Transcribe the data exactly, stopping after the "506.8 | 33 | 33 |" line.

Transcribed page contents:
- - - - - - -

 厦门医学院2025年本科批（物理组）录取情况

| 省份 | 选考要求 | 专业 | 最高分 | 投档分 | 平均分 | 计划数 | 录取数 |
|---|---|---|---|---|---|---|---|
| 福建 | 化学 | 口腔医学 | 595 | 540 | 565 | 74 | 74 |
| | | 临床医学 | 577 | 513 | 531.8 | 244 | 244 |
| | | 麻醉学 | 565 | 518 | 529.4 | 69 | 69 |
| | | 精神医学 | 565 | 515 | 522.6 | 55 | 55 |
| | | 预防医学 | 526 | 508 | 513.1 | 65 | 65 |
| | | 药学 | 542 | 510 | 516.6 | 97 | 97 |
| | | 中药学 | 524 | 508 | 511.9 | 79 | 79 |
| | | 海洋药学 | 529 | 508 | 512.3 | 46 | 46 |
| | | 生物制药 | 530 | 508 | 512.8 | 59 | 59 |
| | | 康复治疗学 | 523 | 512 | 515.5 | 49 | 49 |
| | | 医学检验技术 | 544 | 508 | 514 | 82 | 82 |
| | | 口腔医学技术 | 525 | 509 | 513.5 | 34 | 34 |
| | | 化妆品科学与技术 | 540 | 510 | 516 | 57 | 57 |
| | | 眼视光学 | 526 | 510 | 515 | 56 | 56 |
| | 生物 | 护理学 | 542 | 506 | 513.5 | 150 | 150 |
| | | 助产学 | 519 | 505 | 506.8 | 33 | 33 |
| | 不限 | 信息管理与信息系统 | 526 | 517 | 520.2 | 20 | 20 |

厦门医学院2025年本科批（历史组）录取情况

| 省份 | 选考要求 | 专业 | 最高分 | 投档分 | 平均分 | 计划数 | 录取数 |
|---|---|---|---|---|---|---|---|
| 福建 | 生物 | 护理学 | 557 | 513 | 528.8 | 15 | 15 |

- - - - - - -

→ Solution to this task:
 厦门医学院2025年本科批（物理组）录取情况

| 省份 | 选考要求 | 专业 | 最高分 | 投档分 | 平均分 | 计划数 | 录取数 |
|---|---|---|---|---|---|---|---|
| 福建 | 化学 | 口腔医学 | 595 | 540 | 565 | 74 | 74 |
| | | 临床医学 | 577 | 513 | 531.8 | 244 | 244 |
| | | 麻醉学 | 565 | 518 | 529.4 | 69 | 69 |
| | | 精神医学 | 565 | 515 | 522.6 | 55 | 55 |
| | | 预防医学 | 526 | 508 | 513.1 | 65 | 65 |
| | | 药学 | 542 | 510 | 516.6 | 97 | 97 |
| | | 中药学 | 524 | 508 | 511.9 | 79 | 79 |
| | | 海洋药学 | 529 | 508 | 512.3 | 46 | 46 |
| | | 生物制药 | 530 | 508 | 512.8 | 59 | 59 |
| | | 康复治疗学 | 523 | 512 | 515.5 | 49 | 49 |
| | | 医学检验技术 | 544 | 508 | 514 | 82 | 82 |
| | | 口腔医学技术 | 525 | 509 | 513.5 | 34 | 34 |
| | | 化妆品科学与技术 | 540 | 510 | 516 | 57 | 57 |
| | | 眼视光学 | 526 | 510 | 515 | 56 | 56 |
| | 生物 | 护理学 | 542 | 506 | 513.5 | 150 | 150 |
| | | 助产学 | 519 | 505 | 506.8 | 33 | 33 |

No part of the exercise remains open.